Advanced Micro Devices, Inc. (AMD) is soaring on buyout rumors
Advanced Micro Devices, Inc. (NASDAQ:AMD) has surged 5.7% on unconfirmed rumors that a Chinese tech firm may be considering a buyout. Option bulls are responding in force, with calls flying off the shelves at 12 times the usual intraday pace, and outstripping puts 44,000 contracts to 30,000. Short-term strikes are in focus, too, based on a 12.8% rise in the stock's 30-day at-the-money implied volatility -- now at 50.6%.
Based on data from Trade-Alert, buy-to-open activity is transpiring at the weekly 1/30 2.50-strike call. More than 14,600 contracts have crossed the tape at this now in-the-money strike -- more than any other AMD option -- as traders wager on an extended advance north of $2.50 through Friday's close, when the weekly series expires.
Today's call-skewed session represents a break from the prevailing trend. During the last two weeks at the International Securities Exchange (ISE), Chicago Board Options Exchange (CBOE), and NASDAQ OMX PHLX (PHLX), speculators have bought to open nearly eight AMD puts for every call.

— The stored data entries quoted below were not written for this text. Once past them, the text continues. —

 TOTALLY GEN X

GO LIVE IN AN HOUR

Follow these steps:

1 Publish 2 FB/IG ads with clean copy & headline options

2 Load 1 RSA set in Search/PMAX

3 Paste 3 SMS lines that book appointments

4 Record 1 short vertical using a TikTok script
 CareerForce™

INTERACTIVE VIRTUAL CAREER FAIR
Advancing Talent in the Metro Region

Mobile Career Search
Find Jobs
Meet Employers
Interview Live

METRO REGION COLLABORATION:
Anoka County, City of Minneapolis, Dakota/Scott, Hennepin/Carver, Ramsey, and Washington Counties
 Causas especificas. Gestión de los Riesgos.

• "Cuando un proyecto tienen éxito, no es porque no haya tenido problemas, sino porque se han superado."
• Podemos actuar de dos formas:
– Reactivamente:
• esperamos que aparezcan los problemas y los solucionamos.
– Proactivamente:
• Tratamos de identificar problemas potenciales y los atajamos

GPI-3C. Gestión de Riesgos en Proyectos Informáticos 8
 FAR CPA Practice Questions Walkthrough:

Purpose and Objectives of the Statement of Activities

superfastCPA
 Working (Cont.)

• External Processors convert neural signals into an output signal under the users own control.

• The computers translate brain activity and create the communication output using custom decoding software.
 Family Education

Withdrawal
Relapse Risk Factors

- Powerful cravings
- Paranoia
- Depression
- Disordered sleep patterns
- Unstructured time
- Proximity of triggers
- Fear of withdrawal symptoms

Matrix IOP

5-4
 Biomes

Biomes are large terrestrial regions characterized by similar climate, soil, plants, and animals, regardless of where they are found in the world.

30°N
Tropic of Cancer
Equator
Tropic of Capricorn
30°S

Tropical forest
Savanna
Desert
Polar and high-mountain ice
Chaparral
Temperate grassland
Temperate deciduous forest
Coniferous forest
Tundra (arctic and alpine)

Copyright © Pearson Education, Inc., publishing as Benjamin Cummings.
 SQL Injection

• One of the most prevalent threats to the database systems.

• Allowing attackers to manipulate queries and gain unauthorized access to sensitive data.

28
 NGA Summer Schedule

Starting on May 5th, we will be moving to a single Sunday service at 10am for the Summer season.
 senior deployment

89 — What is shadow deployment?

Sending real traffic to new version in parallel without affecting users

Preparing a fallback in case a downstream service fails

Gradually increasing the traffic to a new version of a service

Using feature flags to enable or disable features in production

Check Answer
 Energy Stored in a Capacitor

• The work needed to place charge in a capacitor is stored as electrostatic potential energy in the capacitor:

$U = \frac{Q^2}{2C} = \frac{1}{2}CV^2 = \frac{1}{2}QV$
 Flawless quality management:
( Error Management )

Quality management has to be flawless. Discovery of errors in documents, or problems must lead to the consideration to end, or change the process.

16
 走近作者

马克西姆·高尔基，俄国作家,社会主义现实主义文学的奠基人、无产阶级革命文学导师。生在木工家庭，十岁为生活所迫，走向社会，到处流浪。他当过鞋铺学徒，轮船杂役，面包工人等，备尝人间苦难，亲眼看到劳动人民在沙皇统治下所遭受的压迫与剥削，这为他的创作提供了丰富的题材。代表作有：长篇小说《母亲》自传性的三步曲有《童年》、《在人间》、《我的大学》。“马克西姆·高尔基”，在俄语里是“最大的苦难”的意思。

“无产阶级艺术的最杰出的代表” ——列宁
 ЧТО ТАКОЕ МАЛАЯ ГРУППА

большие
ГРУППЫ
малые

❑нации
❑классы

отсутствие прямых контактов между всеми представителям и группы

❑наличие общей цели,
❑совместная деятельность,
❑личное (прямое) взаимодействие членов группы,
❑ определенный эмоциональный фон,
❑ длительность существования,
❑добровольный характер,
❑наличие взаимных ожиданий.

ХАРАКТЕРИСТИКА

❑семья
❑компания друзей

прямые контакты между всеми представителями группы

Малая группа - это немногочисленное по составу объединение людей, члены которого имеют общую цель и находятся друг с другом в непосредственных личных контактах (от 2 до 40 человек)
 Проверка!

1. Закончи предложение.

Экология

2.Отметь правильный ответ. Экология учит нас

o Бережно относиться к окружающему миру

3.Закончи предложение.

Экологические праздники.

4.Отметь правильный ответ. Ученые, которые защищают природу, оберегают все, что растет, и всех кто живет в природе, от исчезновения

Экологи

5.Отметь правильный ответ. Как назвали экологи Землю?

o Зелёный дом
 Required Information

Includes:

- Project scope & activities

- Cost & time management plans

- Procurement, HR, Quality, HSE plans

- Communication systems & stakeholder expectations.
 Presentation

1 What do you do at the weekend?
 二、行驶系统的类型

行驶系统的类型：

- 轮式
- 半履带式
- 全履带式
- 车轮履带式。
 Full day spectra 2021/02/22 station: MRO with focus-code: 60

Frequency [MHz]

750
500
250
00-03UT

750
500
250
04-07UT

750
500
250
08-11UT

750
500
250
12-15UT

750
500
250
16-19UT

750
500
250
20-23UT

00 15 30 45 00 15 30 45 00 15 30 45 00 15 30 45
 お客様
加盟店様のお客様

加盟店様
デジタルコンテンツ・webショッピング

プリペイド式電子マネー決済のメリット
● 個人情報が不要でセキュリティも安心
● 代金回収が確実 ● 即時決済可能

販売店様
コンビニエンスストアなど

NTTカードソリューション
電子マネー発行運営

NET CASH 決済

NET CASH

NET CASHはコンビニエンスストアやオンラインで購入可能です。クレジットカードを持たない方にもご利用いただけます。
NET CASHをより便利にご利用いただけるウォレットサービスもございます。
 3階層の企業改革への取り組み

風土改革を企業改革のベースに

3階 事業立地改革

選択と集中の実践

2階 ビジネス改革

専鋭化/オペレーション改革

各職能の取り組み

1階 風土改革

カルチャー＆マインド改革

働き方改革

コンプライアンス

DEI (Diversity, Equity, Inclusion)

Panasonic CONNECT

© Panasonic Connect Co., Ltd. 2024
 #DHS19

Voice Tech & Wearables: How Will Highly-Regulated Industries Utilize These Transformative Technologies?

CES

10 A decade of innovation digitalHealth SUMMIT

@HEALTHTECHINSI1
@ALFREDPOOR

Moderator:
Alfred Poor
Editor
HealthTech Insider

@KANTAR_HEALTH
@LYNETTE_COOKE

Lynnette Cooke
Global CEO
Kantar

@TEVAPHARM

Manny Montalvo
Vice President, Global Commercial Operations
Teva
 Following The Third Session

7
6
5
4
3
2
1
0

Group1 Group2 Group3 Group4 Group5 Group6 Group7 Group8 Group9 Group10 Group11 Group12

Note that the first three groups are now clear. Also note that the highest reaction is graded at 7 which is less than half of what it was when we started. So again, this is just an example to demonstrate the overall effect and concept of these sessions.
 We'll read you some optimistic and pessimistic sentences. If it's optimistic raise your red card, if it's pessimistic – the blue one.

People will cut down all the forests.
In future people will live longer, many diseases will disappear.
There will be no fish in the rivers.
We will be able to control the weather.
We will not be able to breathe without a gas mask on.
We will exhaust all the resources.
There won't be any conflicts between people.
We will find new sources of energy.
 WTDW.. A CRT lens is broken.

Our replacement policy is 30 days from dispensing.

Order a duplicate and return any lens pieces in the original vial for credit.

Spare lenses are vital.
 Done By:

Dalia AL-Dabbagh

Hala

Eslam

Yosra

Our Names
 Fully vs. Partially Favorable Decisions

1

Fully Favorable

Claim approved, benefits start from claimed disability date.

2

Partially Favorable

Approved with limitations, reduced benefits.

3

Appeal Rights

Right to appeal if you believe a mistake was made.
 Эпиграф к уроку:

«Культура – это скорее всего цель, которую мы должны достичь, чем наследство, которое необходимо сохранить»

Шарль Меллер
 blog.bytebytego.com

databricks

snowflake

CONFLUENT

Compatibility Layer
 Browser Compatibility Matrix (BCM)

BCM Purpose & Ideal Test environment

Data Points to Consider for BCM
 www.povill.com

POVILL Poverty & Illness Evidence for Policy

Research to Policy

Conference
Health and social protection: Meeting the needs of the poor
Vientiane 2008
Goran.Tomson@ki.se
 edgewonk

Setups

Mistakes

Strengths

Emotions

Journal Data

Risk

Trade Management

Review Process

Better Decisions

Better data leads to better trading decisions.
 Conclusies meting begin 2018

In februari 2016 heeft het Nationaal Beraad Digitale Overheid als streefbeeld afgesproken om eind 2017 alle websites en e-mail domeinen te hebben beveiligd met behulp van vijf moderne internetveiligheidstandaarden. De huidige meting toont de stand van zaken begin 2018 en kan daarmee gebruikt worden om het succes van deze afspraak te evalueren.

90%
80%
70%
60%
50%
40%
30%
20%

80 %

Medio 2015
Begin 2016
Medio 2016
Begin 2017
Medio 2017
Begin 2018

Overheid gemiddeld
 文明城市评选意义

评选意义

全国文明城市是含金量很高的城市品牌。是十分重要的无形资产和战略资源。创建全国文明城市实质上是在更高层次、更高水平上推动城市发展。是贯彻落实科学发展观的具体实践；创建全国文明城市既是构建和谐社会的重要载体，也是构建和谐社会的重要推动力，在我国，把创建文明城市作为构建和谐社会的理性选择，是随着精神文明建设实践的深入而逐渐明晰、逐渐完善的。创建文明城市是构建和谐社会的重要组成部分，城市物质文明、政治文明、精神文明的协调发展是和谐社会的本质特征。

The resultant put/call volume ratio of 7.65 sits just 4 percentage points from a 12-month peak.
In like manner, the stock's Schaeffer's put/call open interest ratio (SOIR) of 3.41 outstrips 98% of comparable readings from the last year. In other words, short-term traders have rarely preferred puts over calls more strongly than they do now.
This is understandable, given Advanced Micro Devices, Inc.'s (NASDAQ:AMD) longer-term technical struggles. Year-over-year, the stock has lost nearly one-quarter of its value, and was last seen at $2.59.